(TASK OBJECTIVE): Please reproduce each of the rows below word for word, leaving out the pictures and keeping only the text.

(EXTRACTED ENTRIES):
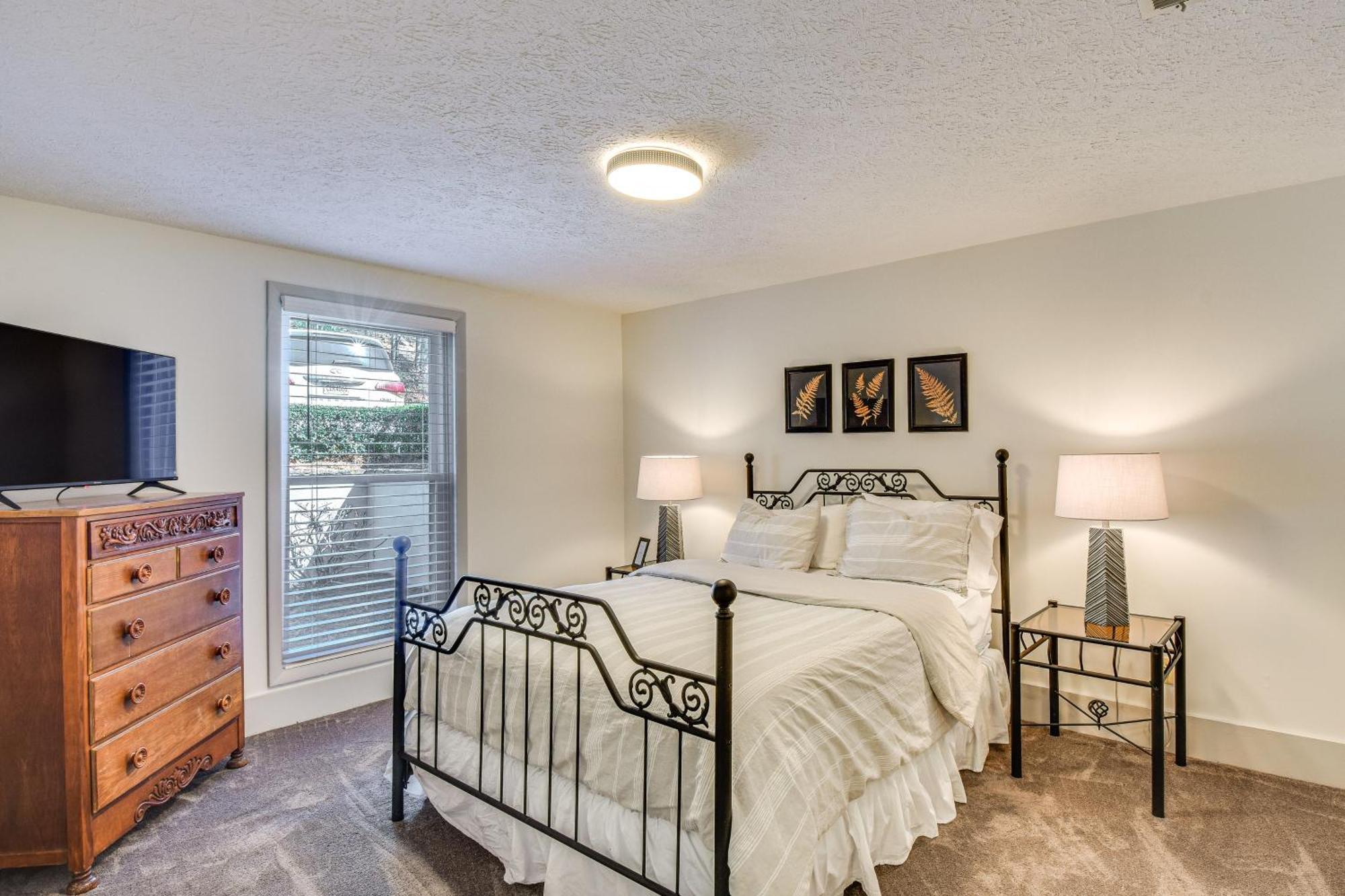 Newly Renovated Sky Valley Condo With Mountain Views 외부 사진
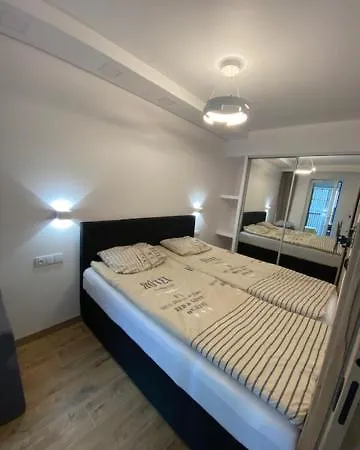 Apartment Nad Morzem Miedzyzdroje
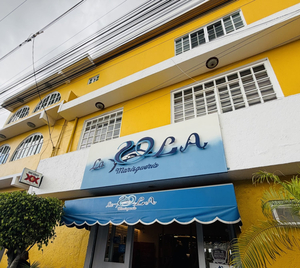 Restaurante La Ola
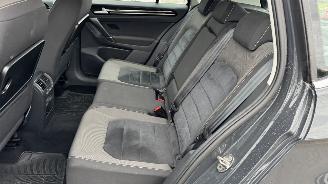 Volkswagen Golf Sportsvan 1.6 TDI ATUOMAAT Highline picture 12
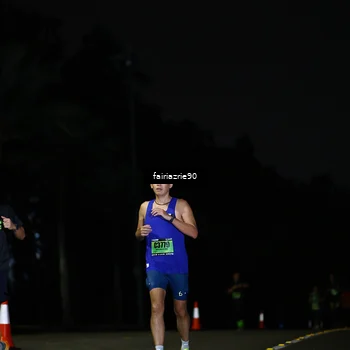 Runner Photo 5296152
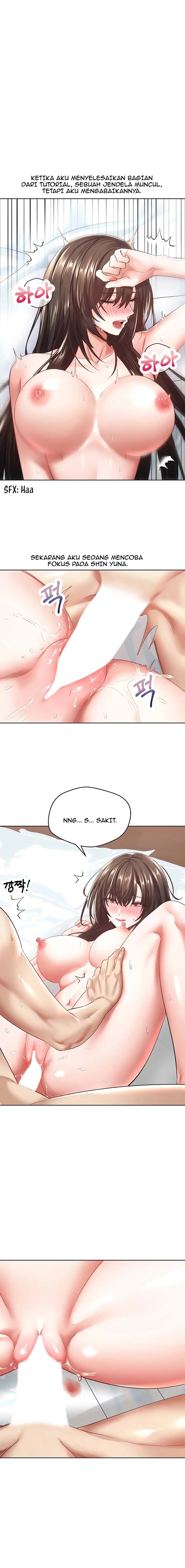 Wish Fulfillment Application - Chapter 4 2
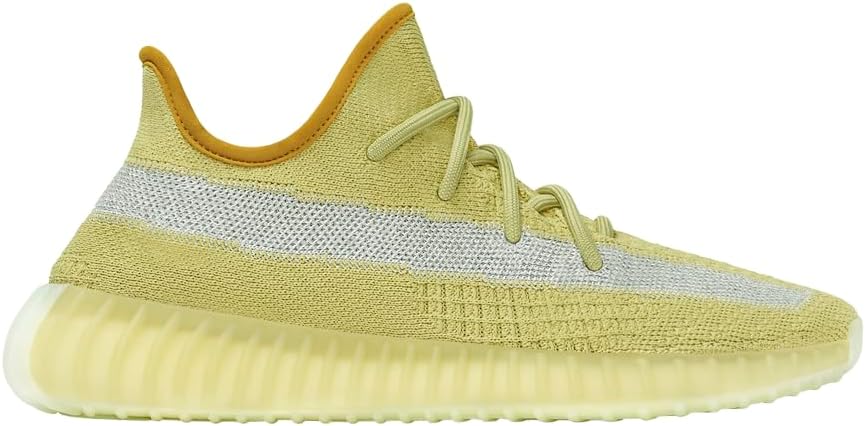 

Кроссовки для маленьких мальчиков adidas Yeezy Boost 350 V2 Slip On, желтый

(SOLVED EXERCISE):
 Newly Renovated Sky Valley Condo With Mountain Views 외부 사진
 Apartment Nad Morzem Miedzyzdroje
 Restaurante La Ola
 Volkswagen Golf Sportsvan 1.6 TDI ATUOMAAT Highline picture 12
 Runner Photo 5296152
 Wish Fulfillment Application - Chapter 4 2

Кроссовки для маленьких мальчиков adidas Yeezy Boost 350 V2 Slip On, желтый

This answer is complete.